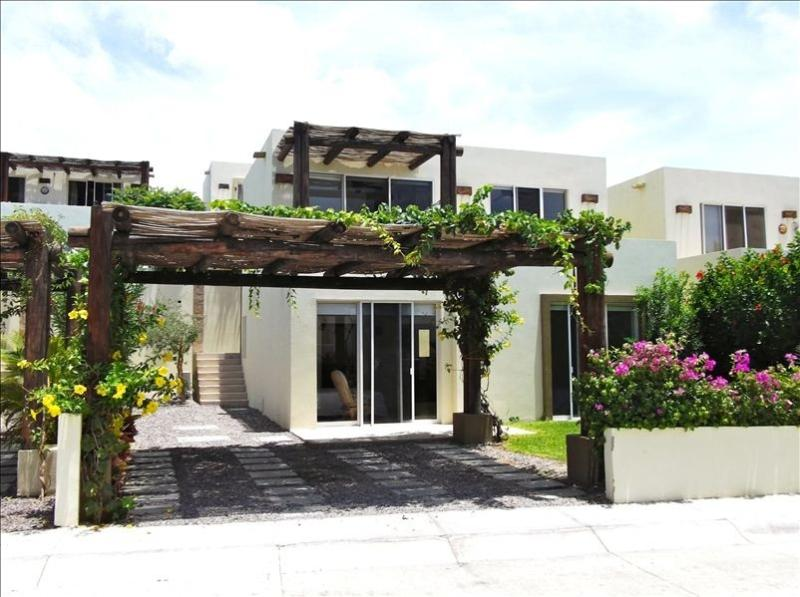 Confortable House in Cabo Exclusive Quiet and Gated Comunity Ocean View, holiday rental in Los Cabos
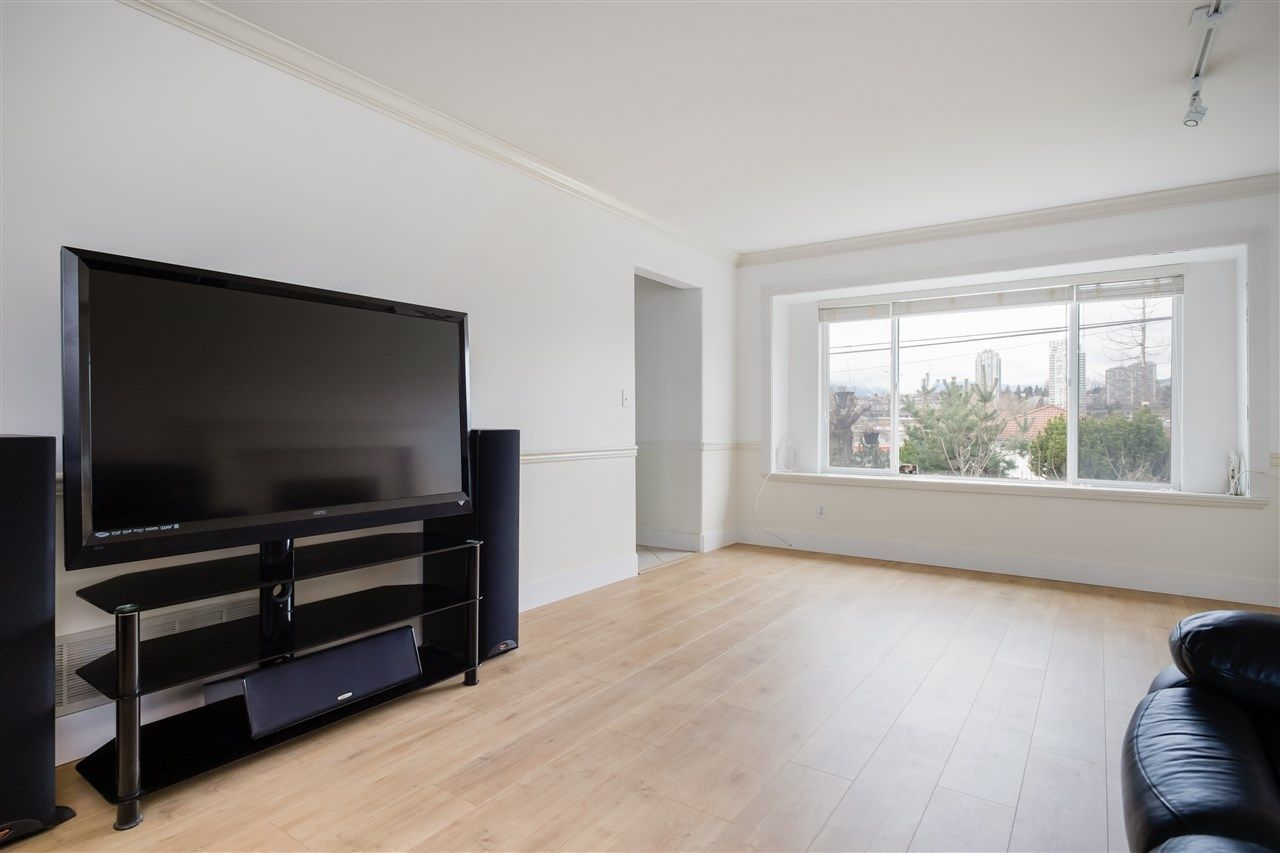 Photo 4: Photos: 5046 MANOR Street in Burnaby: Central BN 1/2 Duplex for sale (Burnaby North)  : MLS®# R2441372
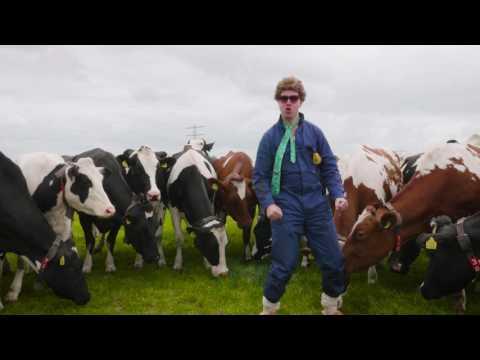 Boer uut Drenthe van Boer Brutus - Officiële videoclip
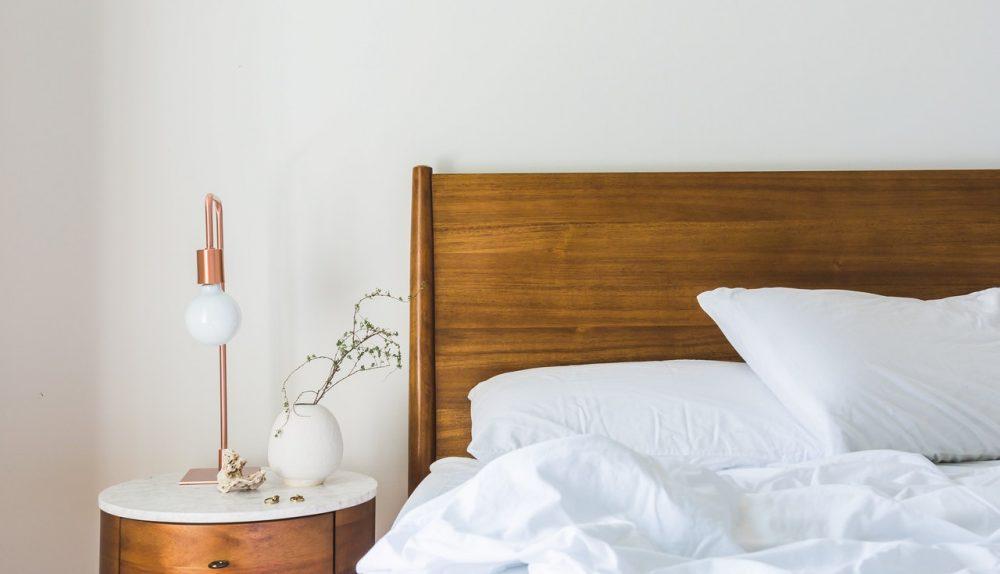Zo bespaart je op energie in de slaap en woonkamer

Instructions to follow: Omit the pictures and output all remaining material exactly.

Reply to the exercise:
 Confortable House in Cabo Exclusive Quiet and Gated Comunity Ocean View, holiday rental in Los Cabos
 Photo 4: Photos: 5046 MANOR Street in Burnaby: Central BN 1/2 Duplex for sale (Burnaby North)  : MLS®# R2441372
 Boer uut Drenthe van Boer Brutus - Officiële videoclip
Zo bespaart je op energie in de slaap en woonkamer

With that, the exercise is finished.